┌─ Excerto da página

Amadeu Oliveira apresenta queixa-crime contra juíza do processo. Julgamento continua esta terça-feira com arguido ainda detido

A defesa de Amadeu Oliveira alegou, entre outros, a existência no Conselho Superior de Magistratura Judicial de um processo de suspeição contra a juiza Ivanilda Varela "por manipulação de provas", e também de uma queixa-crime interposta por Oliveira na Procuradoria Geral da República contra a mesma magistrada, para pedir a sua escusa deste julgamento que arrancou hoje no 4º juizo-crime do Tribunal da Praia. Varela recusou declarar-se impedida porque, disse, os argumentos são falsos, pois, segundo ela, não há nem reclamação contra si no CSMJ, nem queixa-crime na PGR, daí considerar não haver razão para pedir escusa do processo. A verdade é que existem sim esses processos e há provas disso.

Começou hoje, 22, com quase duas horas de atraso, o aguardado julgamento de Amadeu Oliveira, que, depois de faltar às sessões agendadas para os dias 6, 7 e 8 de Janeiro em que está acusado de 14 crimes de ofensa à honra dos juizes do Supremo Tribunal de Justiça, foi detido no sábado, 20, para ser apresentado à audiência de julgamento. Numa sala com péssimas condições acústicas, boa parte das intervenções, sobretudo as da juiza, ficou incompreensível de tão baixo o som, para descontentamento da plateia que chegou a reclamar mas em vão.

Ainda assim deu para perceber que essa sessão inaugural do julgamento de Amadeu Oliveira - que demorou quase cinco horas ininterruptas e com várias pessoas a assistir entre os quais o líder da UCID, António Monteiro, que filmou o video da dentenção do advogado -, teria um atacante e um defensor, ou seja, o arguido a pôr em causa a legitimidade da juiza para condizir o processo e esta a rechaçar as acusações.

└─

Descrição da tarefa »
Responda a estas perguntas com base na notícia acima sobre o julgamento de Amadeu Oliveira:
(a) Em que juízo e tribunal arrancou o julgamento?
(b) De quantos crimes está acusado Amadeu Oliveira, e de que tipo?
(c) Quanto tempo durou a sessão inaugural do julgamento?

┌─ Dados fornecidos

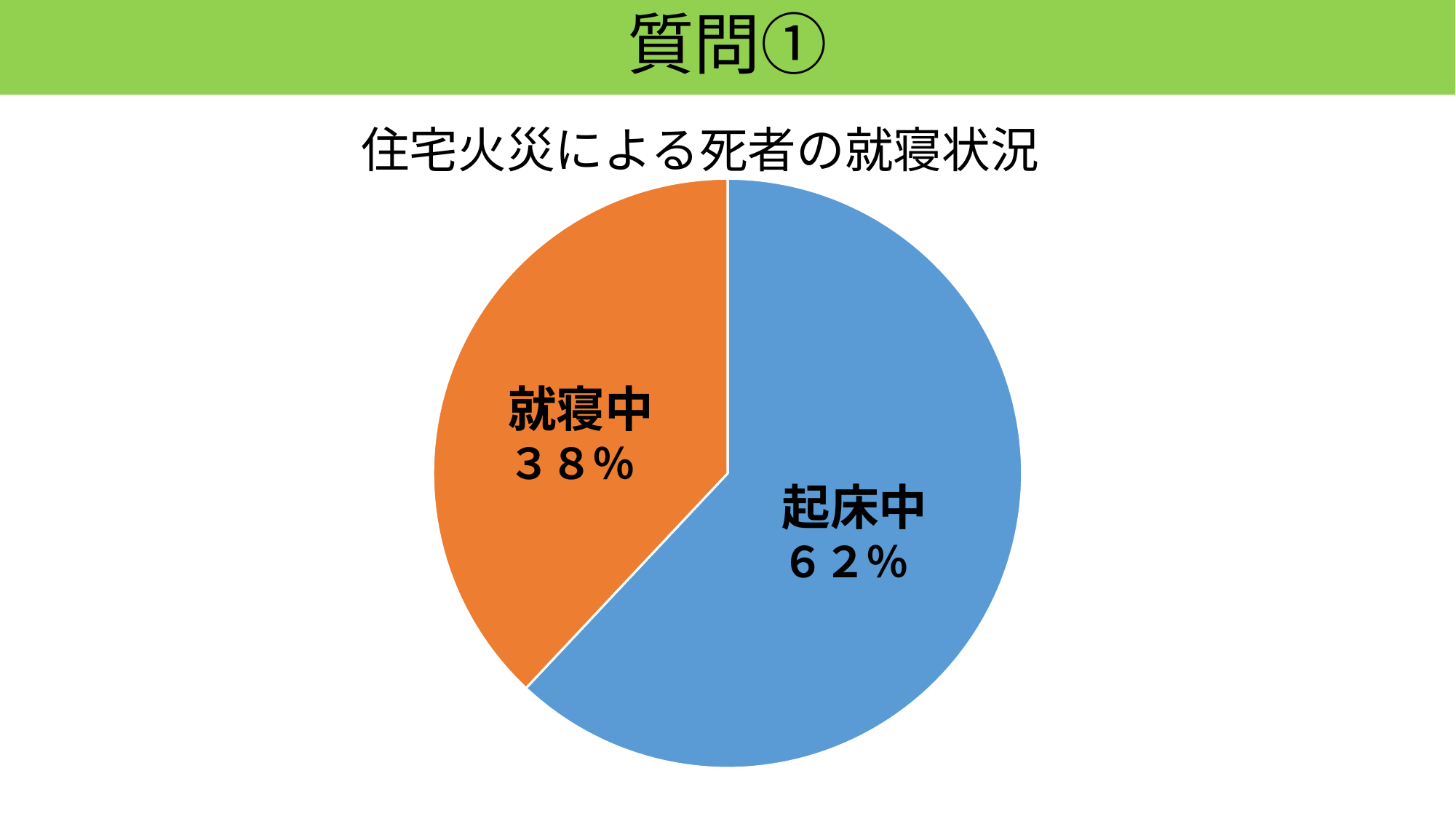
Which is larger, the value for 起床中 or the value for 就寝中? 起床中 What is the difference between the values for 起床中 and 就寝中? 24% What is the title of the chart? 住宅火災による死者の就寝状況 What is the value shown for 就寝中? 38% What is the value shown for 起床中? 62% What share of the pie does 就寝中 represent? 38% Which category has the smallest slice of the pie? 就寝中 How many categories are shown in the pie chart? 2 Which category has the largest slice of the pie? 起床中 What kind of chart is shown on the slide? pie chart What colour is the slice for 起床中? blue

└─

Tarefa concluída »
(a) No 4º juízo-crime do Tribunal da Praia.
(b) De 14 crimes de ofensa à honra dos juízes do Supremo Tribunal de Justiça.
(c) Quase cinco horas ininterruptas.